How do I - not print

ZimMonkey · 08-20-2009, 09:10 AM

I'm trying to clean up a fairly messy script and need a pointer in the right direction. Here's what i'm working with...

file
gibberish 5 Monkey $gibberish $gibberish
gibberish 8 Santa Claus $gibberish $gibberish
gibberish 2 Evil Robot Army $gibberish $gibberish
gibberish 7 Global Thermal Nuclear War $gibberish $gibberish

I want to get rid of the gibberish, (and $gibberish). Here's what I did (and it's messy)

for filename in *; do
awk '$4 ~ /\$/' $filename | awk '$5 ~ /\$/ {print $3,$2}' > a
awk '$5 ~ /\$/' $filename | awk '$6 ~ /\$/ {print $3,$4,$2}' > b
awk '$6 ~ /\$/' $filename | awk '$7 ~ /\$/ {print $3,$4,$5,$2}' > c
awk '$7 ~ /\$/' $filename | awk '$8 ~ /\$/ {print $3,$4,$5,$6,$2}' > d
cat a b c d > $filename
done

In my case the awk list is actually much longer because the gibberish extends out to 15 fields. My only saving grace is that the pattern is the same, where I don't want the first, or last 2 fields. Is there a cleaner way to use awk so it prints everything but the first and last 2 fields? Or am I stuck with the ugly mess?

Thanks

Zim

centosboy · 08-20-2009, 09:22 AM

Quote:

Originally Posted by ZimMonkey

I thought I posted this yesterday, but it's been about 18 hours and the post hasn't shown up, so I guess i didn't hit send. If I'm on a delay for being a noob, then please delete my first question.

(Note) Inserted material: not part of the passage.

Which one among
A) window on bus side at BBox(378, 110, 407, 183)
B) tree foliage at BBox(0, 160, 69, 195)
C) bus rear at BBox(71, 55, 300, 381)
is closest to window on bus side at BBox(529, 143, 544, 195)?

I'm trying to clean up a fairly messy script and need a pointer in the right direction. Here's what i'm working with...

file
gibberish 5 Monkey $gibberish $gibberish
gibberish 8 Santa Claus $gibberish $gibberish
gibberish 2 Evil Robot Army $gibberish $gibberish
gibberish 7 Global Thermal Nuclear War $gibberish $gibberish

I want to get rid of the gibberish, (and $gibberish). Here's what I did (and it's messy)

for filename in *; do
awk '$4 ~ /\$/' $filename | awk '$5 ~ /\$/ {print $3,$2}' > a
awk '$5 ~ /\$/' $filename | awk '$6 ~ /\$/ {print $3,$4,$2}' > b
awk '$6 ~ /\$/' $filename | awk '$7 ~ /\$/ {print $3,$4,$5,$2}' > c
awk '$7 ~ /\$/' $filename | awk '$8 ~ /\$/ {print $3,$4,$5,$6,$2}' > d
cat a b c d > $filename
done

In my case the awk list is actually much longer because the gibberish extends out to 15 fields. My only saving grace is that the pattern is the same, where I don't want the first, or last 2 fields. Is there a cleaner way to use awk so it prints everything but the first and last 2 fields? Or am I stuck with the ugly mess?

Thanks

Zim

this might help - perl in line edit.
shorter, quicker, cleaner

Code:

cat filename | perl -ne's/(gibberish |\$gibberish)//g;print'

or

in line if you confident... with .bak backs up orig.

Code:

perl -pi.bak 's/(gibberish |\$gibberish)//g' filename

ilikejam · 08-20-2009, 09:27 AM

Hi.

How about something like:
$ awk '{ for (i=3;i<(NF-2);i++) { printf "%s ", $i }; if (i == (NF-2)) print $i }' /path/to/input/file

Dave

ZimMonkey · 08-20-2009, 06:00 PM

Thanks for the replies.

ilikejam, i tried your code and it removed the first and last fields leaving the second to last field of gibberish still there. I'll try to do some tweaking.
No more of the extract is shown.